Les éruptions du volcan islandais Eyjafjöll, inactif depuis 200 ans, au printemps dernier n'étaient sans doute pas prévisibles, mais le géant de feu et de glace avait donné des signes de réveil plusieurs mois auparavant, selon une étude publiée mercredi.



«Les éruptions ont été précédées de plusieurs mois d'agitation, quand le magma bougeait profondément dans la tuyauterie sous la surface, faisant du bruit sous forme de séismes», résume le Pr Kurt Feigl, de l'Université du Wisconsin à Madison (États-Unis).

Dès la fin de l'été 2009, une station GPS sur le flanc du volcan avait enregistré une légère variation, mettant la puce à l'oreille de Freysteinn Sigmundsson et de son équipe de chercheurs islandais à l'origine de cette étude internationale.

En janvier 2010, la vitesse de déformation de l'Eyjafjöll et le nombre de séismes ont commencé à augmenter, incitant les géologues scandinaves à placer davantage de capteurs GPS près de la montagne.

Durant les onze semaines qui ont précédé la première éruption, le 20 mars, les flancs du volcan se sont dilatés de plus de 15 centimètres sous la pression du magma remontant vers la surface depuis les profondeurs de la terre (plusieurs kilomètres) pour s'accumuler dans des cavités situées dans la montagne.

Une pression telle qu'elle a fini par ouvrir une fissure dans le flanc du volcan, laissant échapper quelque 13 m3 de lave chaque seconde durant plus de vingt jours, jusqu'au 12 avril.

Après deux journées de repos, l'Eyjafjöll avait connu une seconde éruption, plus violente.
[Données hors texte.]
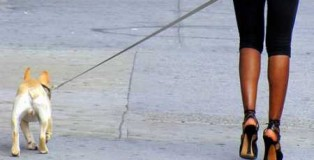 Cane-al-guinzaglio-di-padrona-con-tacchi-altissimi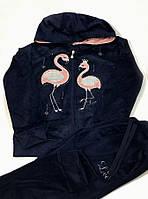 Велюровый спортивный костюм S&D Фламинго, синий 5868 (р.158)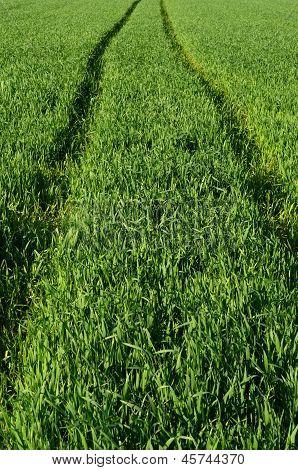 Path Into Crops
Cette fois, la lave s'était frayé un chemin à travers la glace jusqu'au sommet du volcan et avait provoqué une réaction explosive, la lave vaporisant instantanément l'eau et libérant les gaz contenus dans le magma.

Il en a résulté le fameux nuage de cendres, projeté entre 6 et 9 km de hauteur et qui a provoqué une perturbation sans précédent du trafic aérien en Europe, avec 100.000 vols annulés et huit millions de passagers bloqués la semaine suivant cette éruption du 14 avril.
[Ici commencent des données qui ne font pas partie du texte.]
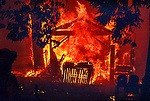 August 19, 1992 Angels Camp, California -- Old Gulch Fire— House completely engulfed in flame in Northwood Estates near Forest Meadows. The Old Gulch Fire raged over some 18,000 acres, destroying 42 homes while threatening the Mother Lode communities of Murphys, Sheep Ranch, Avery and Forest Meadows.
«Nous sommes encore en train d'essayer de comprendre ce qui réveille un volcan» mais «si vous observez un volcan durant quelques décennies, vous pouvez savoir quand il commence à s'agiter», en conclut le Pr Feigl.

L'étude, qui fait la Une de la revue britannique Nature, estime que les mêmes processus pourraient être à l'oeuvre dans le réveil d'autres volcans «modérément actifs» comme l'Eyjafjöll et que les signes avant-coureurs d'une éruption pourraient aussi être repérés par des relevés GPS et images satellitaires.
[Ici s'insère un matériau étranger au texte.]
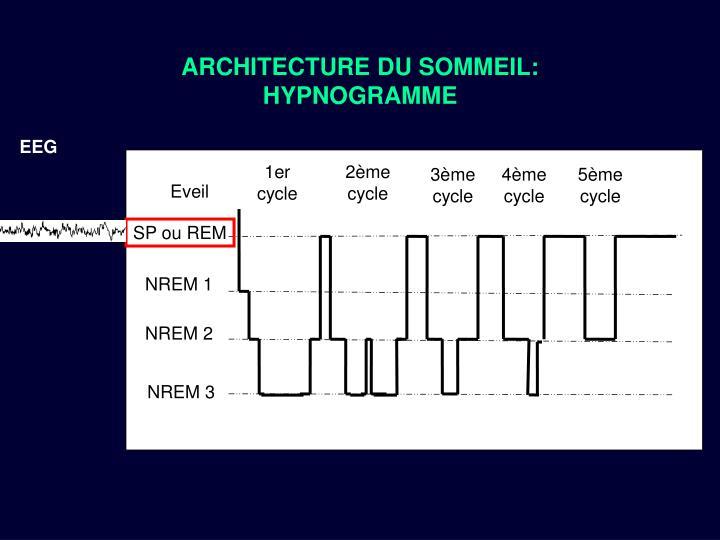 ARCHITECTURE DU SOMMEIL:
Les précédentes éruptions de ce volcan islandais sont espacées de plusieurs siècles: 920, 1612 ou 1613 et 1821-1823.

«Il nous reste encore beaucoup de chemin à parcourir pour prédire les éruptions, mais si nous arrivons à visualiser la progression du magma à l'intérieur du volcan, alors nous améliorerons notre compréhension des mécanismes qui sont à l'oeuvre dans l'activité volcanique», souligne Kurt Feigl.